(PROBLEMS TO WORK ON)
a - In the passage on self-esteem and self-compassion, explain why the person writing in the second part deciphered the psych professionals' writings in conjunction with researching medicine. Answer in one to three sentences.
b - Extend the passage on self-esteem and self-compassion, beginning after its final sentence.

(PASSAGE FOR REVIEW)

For The Atlantic, Olga Khazan interviews psychologist Kristen Neff about the difference between self-esteem and self-compassion. “The best way to think about the problem of self-esteem is not whether or not you have it, but what you do to get it. That’s where the issues really come in.”
I’ve found Neff’s work to be very helpful.
When I was attacked by psych professionals, and then deciphered their writings in conjunction with researching medicine, so I could understand them. And later as I was trying to mentally accept the total betrayal of me by pastors and doctors, I did seem to utilize self compassion. I even remember during one of my withdrawals, regularly putting my hand on my heart. Although, I did think of it more as an exercise in maintaining my self esteem or self worth, and expressing my broken heartedness, rather than per se an exercise in self compassion.

Items listed in a dataset:
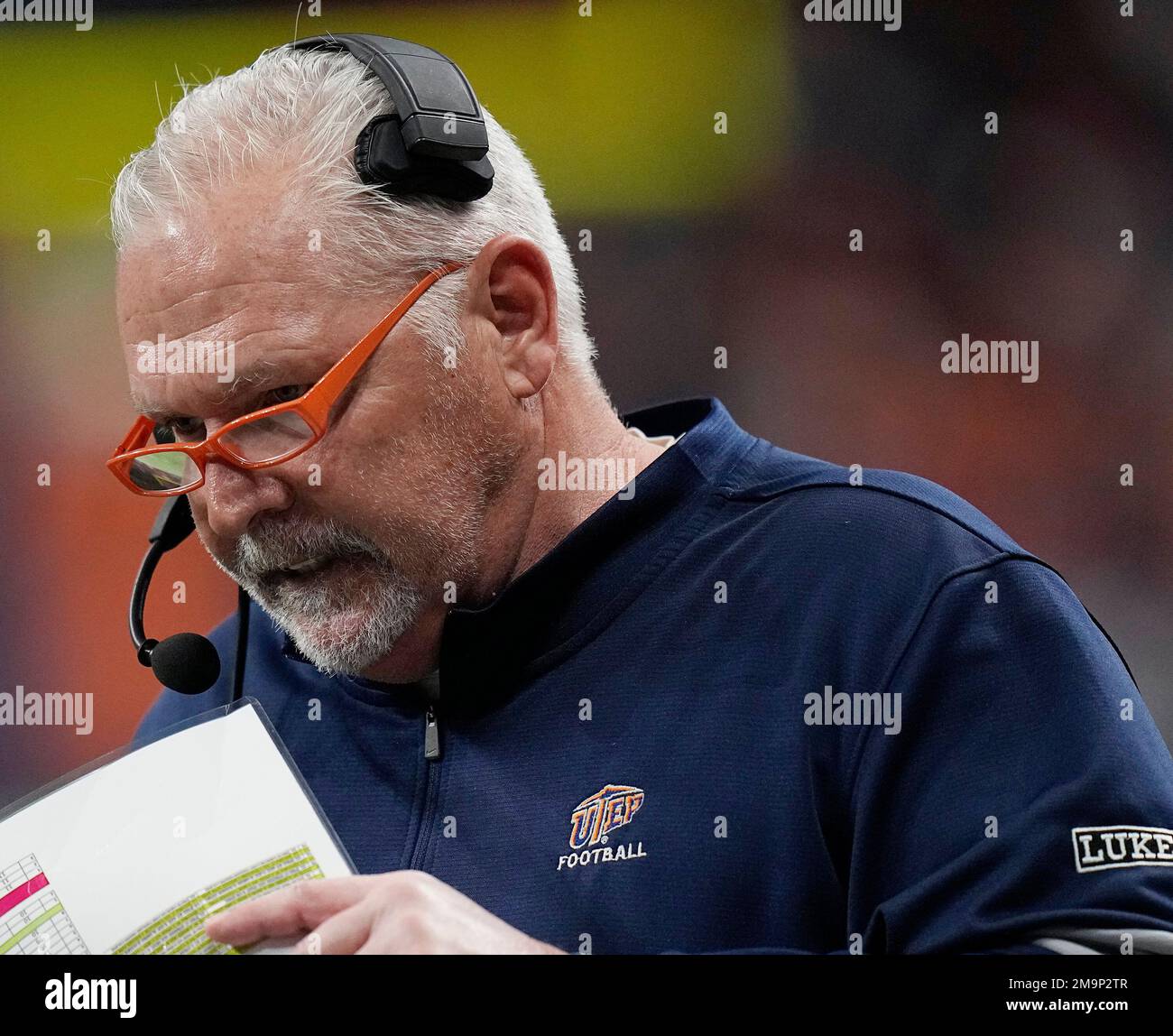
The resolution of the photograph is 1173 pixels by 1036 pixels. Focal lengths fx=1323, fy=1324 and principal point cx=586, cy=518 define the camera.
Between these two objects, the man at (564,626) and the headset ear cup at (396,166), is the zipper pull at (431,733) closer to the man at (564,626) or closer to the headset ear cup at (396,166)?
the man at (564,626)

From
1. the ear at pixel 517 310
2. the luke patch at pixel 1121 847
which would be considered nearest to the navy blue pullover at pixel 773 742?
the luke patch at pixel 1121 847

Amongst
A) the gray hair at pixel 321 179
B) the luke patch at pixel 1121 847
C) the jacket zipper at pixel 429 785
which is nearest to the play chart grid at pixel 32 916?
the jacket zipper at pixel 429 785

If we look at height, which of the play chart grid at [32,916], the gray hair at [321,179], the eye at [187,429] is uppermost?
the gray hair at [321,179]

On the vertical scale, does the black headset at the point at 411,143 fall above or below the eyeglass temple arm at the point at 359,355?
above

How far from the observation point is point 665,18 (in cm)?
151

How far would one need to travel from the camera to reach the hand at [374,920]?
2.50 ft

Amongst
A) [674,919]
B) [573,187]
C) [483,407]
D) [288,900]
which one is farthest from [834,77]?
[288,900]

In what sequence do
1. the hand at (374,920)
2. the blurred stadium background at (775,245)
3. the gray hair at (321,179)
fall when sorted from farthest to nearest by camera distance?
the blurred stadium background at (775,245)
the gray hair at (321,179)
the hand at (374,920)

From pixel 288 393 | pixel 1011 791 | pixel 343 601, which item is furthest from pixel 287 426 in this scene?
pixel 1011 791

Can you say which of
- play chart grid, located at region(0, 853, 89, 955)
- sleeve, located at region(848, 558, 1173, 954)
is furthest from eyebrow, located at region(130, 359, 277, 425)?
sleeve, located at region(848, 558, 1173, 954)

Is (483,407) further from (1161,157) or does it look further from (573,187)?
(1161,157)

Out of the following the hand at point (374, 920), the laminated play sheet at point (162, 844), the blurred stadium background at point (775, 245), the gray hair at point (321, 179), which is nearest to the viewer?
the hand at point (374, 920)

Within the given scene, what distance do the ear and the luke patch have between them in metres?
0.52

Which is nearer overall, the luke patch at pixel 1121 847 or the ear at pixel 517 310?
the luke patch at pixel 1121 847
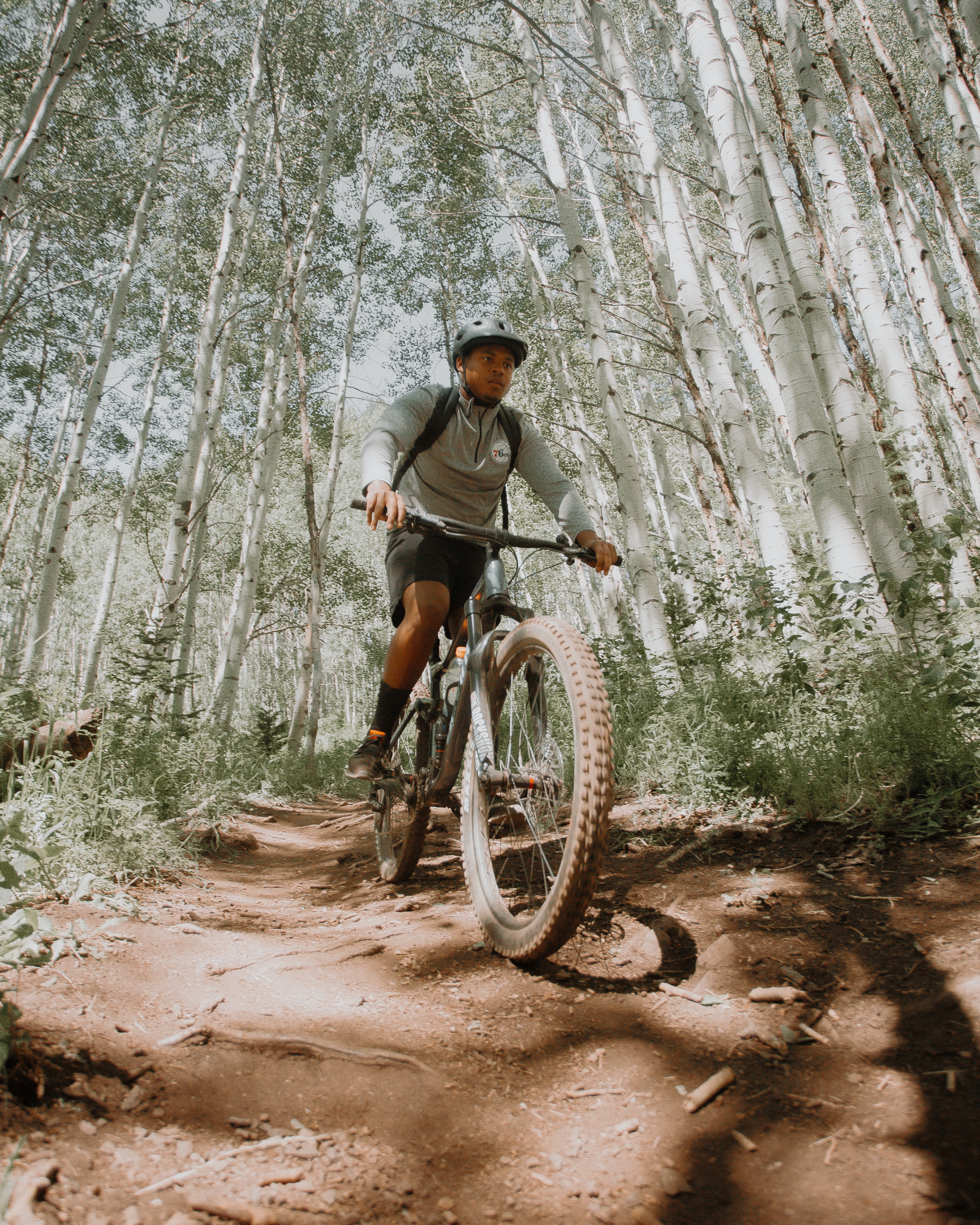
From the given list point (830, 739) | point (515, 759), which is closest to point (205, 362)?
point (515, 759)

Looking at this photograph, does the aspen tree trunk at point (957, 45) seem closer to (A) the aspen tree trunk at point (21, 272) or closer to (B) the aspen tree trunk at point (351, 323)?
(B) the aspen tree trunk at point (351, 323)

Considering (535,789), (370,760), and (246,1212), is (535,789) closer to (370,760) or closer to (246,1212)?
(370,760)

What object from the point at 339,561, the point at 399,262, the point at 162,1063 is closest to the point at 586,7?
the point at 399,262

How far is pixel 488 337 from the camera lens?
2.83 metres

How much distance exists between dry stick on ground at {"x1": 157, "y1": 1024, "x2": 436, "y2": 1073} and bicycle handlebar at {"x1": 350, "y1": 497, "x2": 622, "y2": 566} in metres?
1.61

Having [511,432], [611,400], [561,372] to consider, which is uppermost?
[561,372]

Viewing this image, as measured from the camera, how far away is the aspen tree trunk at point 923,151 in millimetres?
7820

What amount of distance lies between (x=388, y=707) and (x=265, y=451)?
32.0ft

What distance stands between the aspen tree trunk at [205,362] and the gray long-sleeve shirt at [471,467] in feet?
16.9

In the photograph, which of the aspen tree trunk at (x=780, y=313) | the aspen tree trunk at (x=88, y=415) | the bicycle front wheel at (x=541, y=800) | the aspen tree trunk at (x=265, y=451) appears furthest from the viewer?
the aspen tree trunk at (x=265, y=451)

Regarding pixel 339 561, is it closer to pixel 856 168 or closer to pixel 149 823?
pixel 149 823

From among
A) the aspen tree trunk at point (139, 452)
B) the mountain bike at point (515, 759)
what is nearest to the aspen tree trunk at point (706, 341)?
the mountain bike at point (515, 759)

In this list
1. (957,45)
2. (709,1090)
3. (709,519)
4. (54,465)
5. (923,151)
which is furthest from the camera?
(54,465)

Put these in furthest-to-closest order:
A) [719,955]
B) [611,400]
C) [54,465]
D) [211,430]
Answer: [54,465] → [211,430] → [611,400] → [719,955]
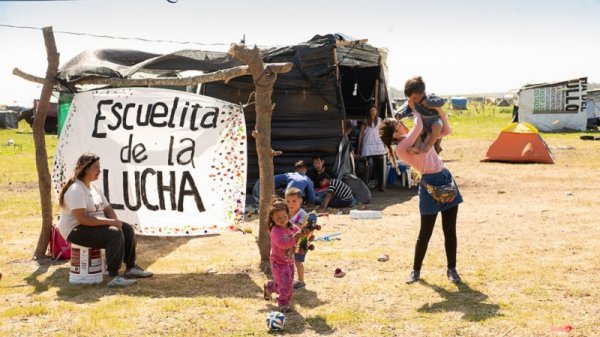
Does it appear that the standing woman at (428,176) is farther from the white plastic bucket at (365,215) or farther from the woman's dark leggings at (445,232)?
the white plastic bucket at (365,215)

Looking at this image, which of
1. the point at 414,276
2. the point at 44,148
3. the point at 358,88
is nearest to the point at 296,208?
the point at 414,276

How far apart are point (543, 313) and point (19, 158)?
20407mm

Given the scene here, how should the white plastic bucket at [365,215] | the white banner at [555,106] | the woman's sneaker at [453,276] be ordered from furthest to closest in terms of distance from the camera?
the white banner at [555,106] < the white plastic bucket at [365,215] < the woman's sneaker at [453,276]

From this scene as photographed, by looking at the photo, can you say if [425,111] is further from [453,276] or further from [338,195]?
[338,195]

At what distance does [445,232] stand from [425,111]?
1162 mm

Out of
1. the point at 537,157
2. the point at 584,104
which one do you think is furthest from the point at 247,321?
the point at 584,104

(ANSWER SET)
a - That person deciphered the writings alongside medical research so as to be able to understand them.

b -
Although, learning that a million plus children were made sick the same way I was, was the hardest part for me, that made me angry. Learning that the psychiatric industry has historically always been in the business of attacking, defaming, torturing, and murdering child abuse victims, collectively, also made me disrespect the professions of psychiatry and psychology. I believe compassion is important, but so is ethics and taking responciblity for one’s errors. Especially when those making deplorable errors had garnered trust initially by promising to “first and foremost do no harm,” and have malpractice insurance to pay for their mistakes. I do hope the psychiatric industry gets out of the business of covering up child abuse soon.